Humor is a bonus in this debut title by Pilcher, who holds a doctoral degree in cell biology but has made a living as a science journalist and comedian for more than a decade. She describes the nascent science of bringing species back from extinction through genetic engineering, and does it through a series of lively stories. Some are childhood memories. Others are stories of researchers who are working to make de-extinction a reality, or the species that are going extinct today. Though Pilcher has carefully researched and documented the science, her lighthearted tone and fast pace make the book fly by. For instance, Pilcher doesn’t just describe the extinction of the dinosaurs.
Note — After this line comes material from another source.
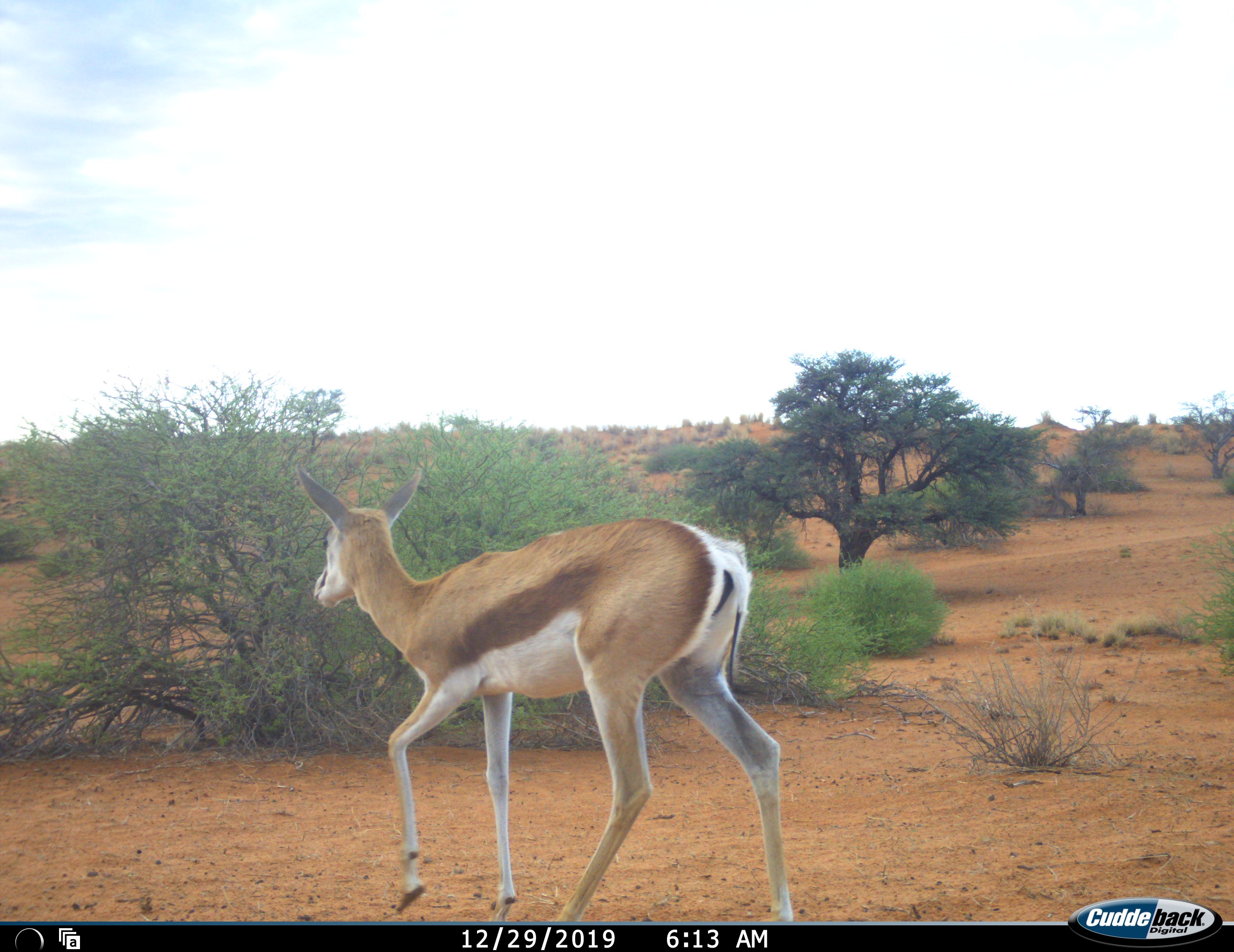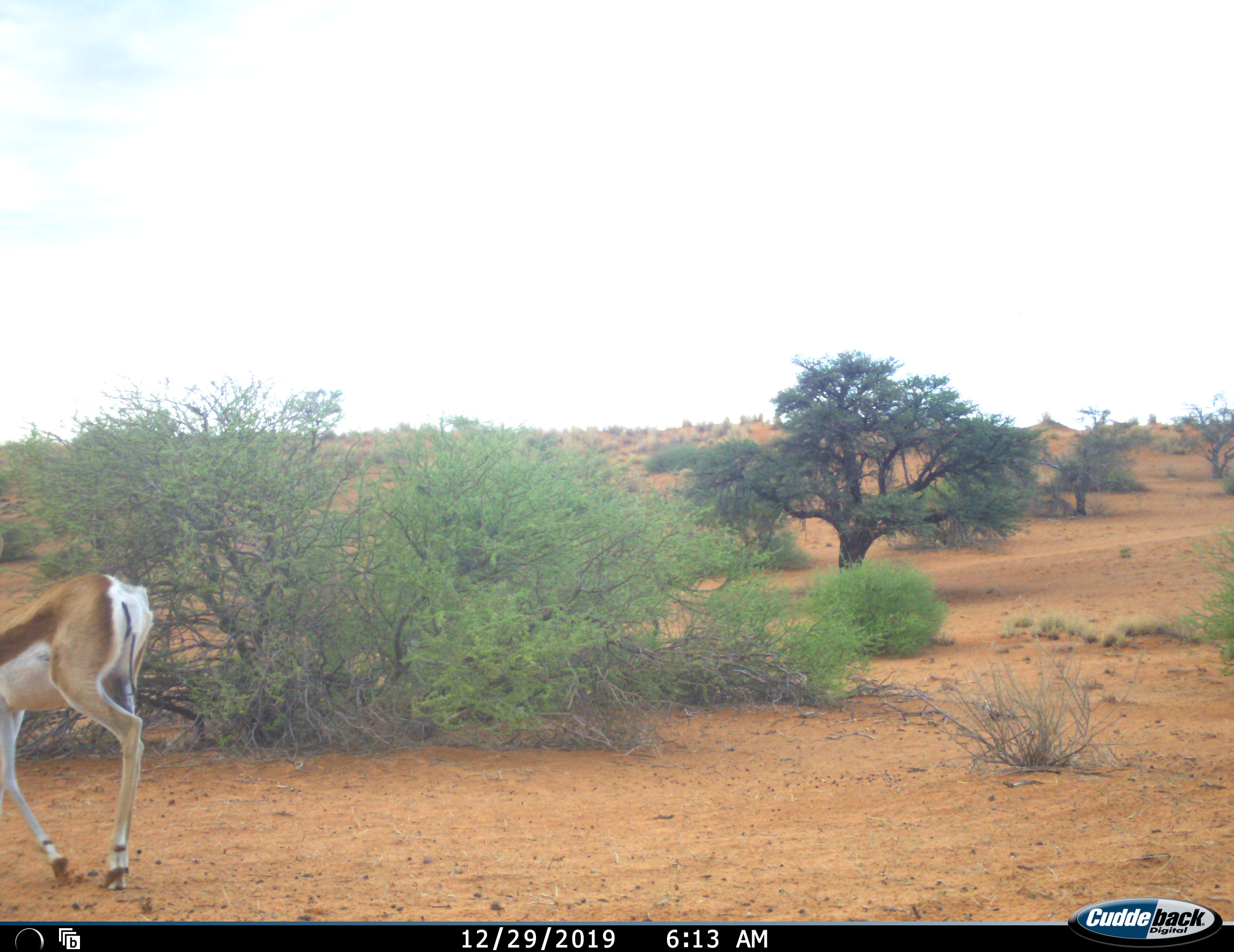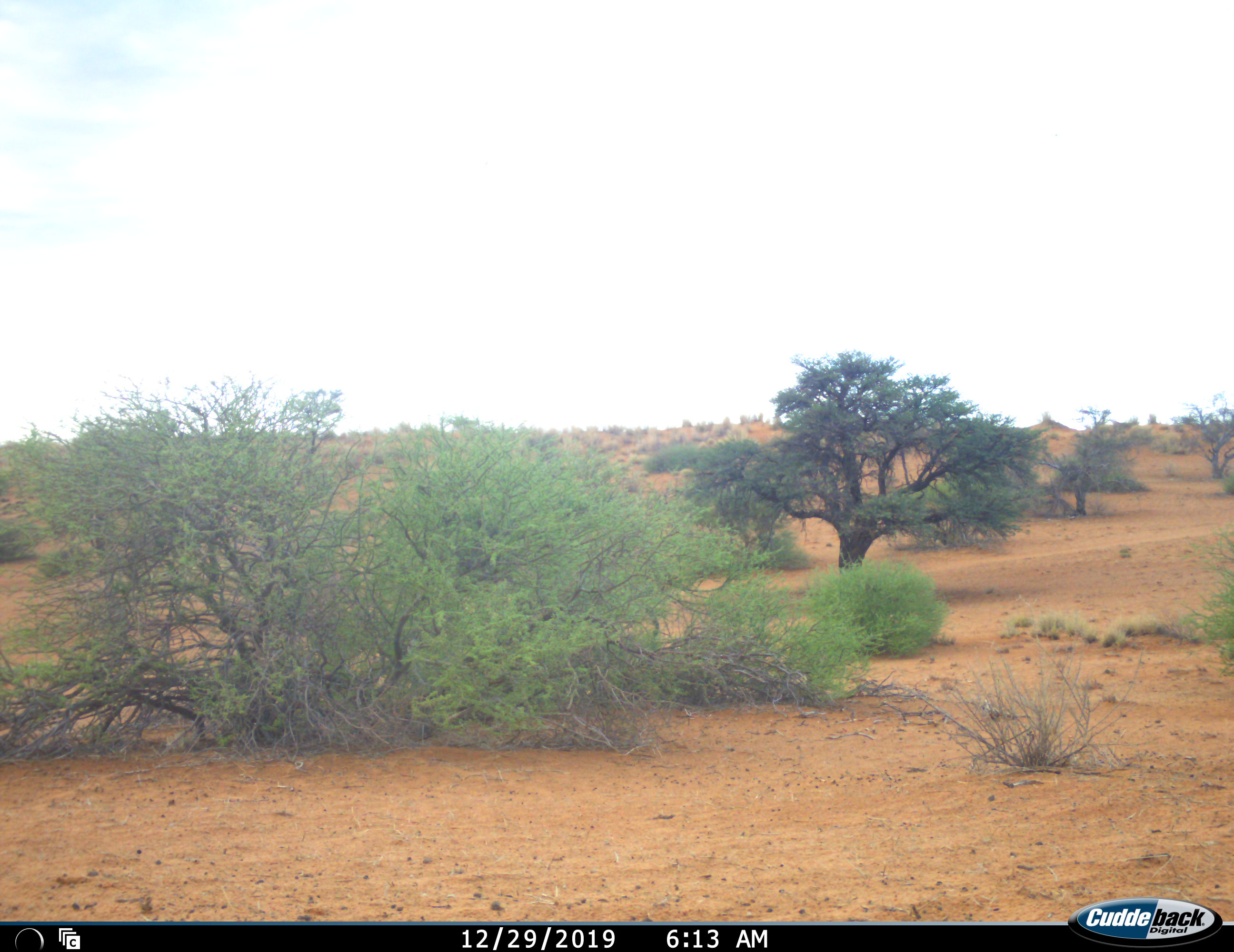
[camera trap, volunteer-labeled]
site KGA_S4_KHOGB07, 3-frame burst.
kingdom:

Instead, she tells the story of Stan, a 7-ton 20-year-old T. rex, on the morning 65 million years ago when he awoke to the sound of a meteor the size of Mount Everest hitting the Earth. Later, she gives advice on how to escape from a T. rex, should Stan’s kind be “de-extincted”: “Bigger animals find it harder to run uphill… so run for the hills and when you get there, run up them in a zigzag pattern. T. rex, with its bulk and sticky-out head and tail, was not quick on the turn.” The book is replete with Elvis puns, and Pilcher explores the challenges—both technical and ethical—that prevent scientists from bringing her favorite rock and roll icon back from the dead. But she reserves the most reverent passages for an animal on the brink of extinction: “As I write this line, there are just three northern white rhinos left alive on the planet. By the time you read it, they might all be gone.”
A book to give curious adults a firm layperson’s grasp of the science, or a deft tool to recruit high school students to pursue careers in genetic engineering, animal conservation or evolutionary biology.
*I wrote this review as an "audition" for Kirkus Indie, hence the Kirkus style.